Extract Key-Value Pairs from Documents Using Power Automate
Muhimbi’s Document Converter for Power Automate recently added a new action - KVP extraction - which effectively extracts key-value pairs (KVPs) from unstructured documents or images. Leveraging AI, ML, and adaptive layout understanding, you can automatically label and extract information such as phone numbers, IBANs, credit cards, names, and email addresses.
The engine can handle scenarios like text recognition in noisy documents, recognition of dotted lines, handling touching and broken characters, text on colored backgrounds, underlined text, skewed text, and text in graphics and tables. Follow this guide to learn how to extract data from PDFs by using intelligent document processing.
Steps to extract key-value pair data from PDF documents using Power Automate:
1.Add “For a selected file” action.
From the list of triggers choose to manually trigger a flow, then add the SharePoint action “For a selected file” to the Power Automate Canvas and configure it following the details below:
-
Site Address: Specify the path to the SharePoint Online site collection that holds the file.
-
Library Name: Specify the library name where the file is located.
2.Add “Get file properties” action.
From the list of actions find SharePoint’s “Get file properties” action and configure it following the details below:
-
Site Address: Specify the path to the SharePoint Online site collection that holds the file.
-
Library Name: Specify the library name where the file is located.
-
Id: Add “ID” from the dynamic list.
3.Add “Get file content” action.
The third action to add is “Get file content” where you specify the site address and file identifier following the details below:
-
Site Address: Specify the path to the SharePoint Online site collection that holds the file.
-
File Identifier: Add “Identifier” from the dynamic list.
4.Initialize variable (Invoice Number).
In the actions search bar, type “Initialize variable” and click to add the action to the flow.
-
Name: Type “Invoice number” in this field or whatever you need to extract.
-
Type: Choose “String” from the drop-down list.
-
Value: You can leave this field empty.
5.Initialize variable (Invoice Date).
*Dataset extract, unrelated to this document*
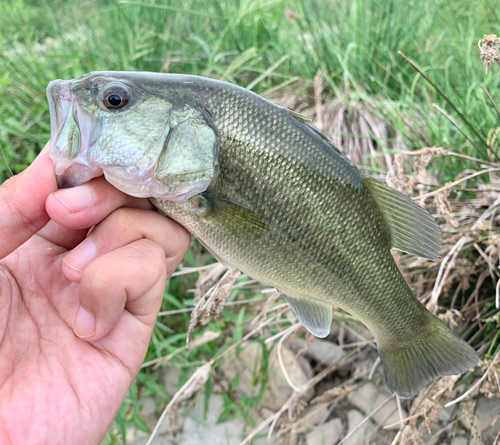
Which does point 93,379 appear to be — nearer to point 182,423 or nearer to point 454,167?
point 182,423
In the actions search bar, type “Initialize variable” and click to add the action to the flow.
-
Name: Type “Invoice date” in this field or whatever you need to extract.
-
Type: Choose “String” from the drop-down list.
-
Value: Enter string value
6.Add the Muhimbi action “Extract Key Value Pairs”.
Add the Muhimbi “Extract Key Value Pairs” action to the Power Automate and configure it following the details below.
-
Source File name: Choose “File name with extension”
-
Source file content: Choose the “Get file content” action.
-
OCR language: eng (We support many other languages)
-
DPI: In this example, we specified a value 300
-
KVP Output format supports three file types “json”, “csv”, “xml”
-
Page range: This is not a mandatory field but you can specify the page range of the document where you want to extract data.
-
Other fields are set up as default
-
The confidence threshold should be set up to 50.
7.Compose Just Log.
For this action, use the function Convert to Base64string.
8.Parse JSON.
Content field: Choose “Outputs” from the dynamic list. Schema: The code will be generated.
9.Apply to each.
Put the “Body” content from the dynamic list in the first field. Use the Switch statement to set the values for the invoice number and invoice date.
10.Create item.
Site Address: Site Address: Specify the path to the SharePoint Online site collection that holds the file.
List Name: Enter the name of your list. In this example, we put the name “Invoice Details”.
Title: Choose Choose the “Invoice Number” from the dynamic list of functions.
Invoice Date: Choose the “Invoice Date” from the dynamic list of functions.
That is it. Publish your Flow and run your flow manually, you can find the output file in the location mentioned in the “Create item” step. If the output file contains any key value, it will be based on the input file used.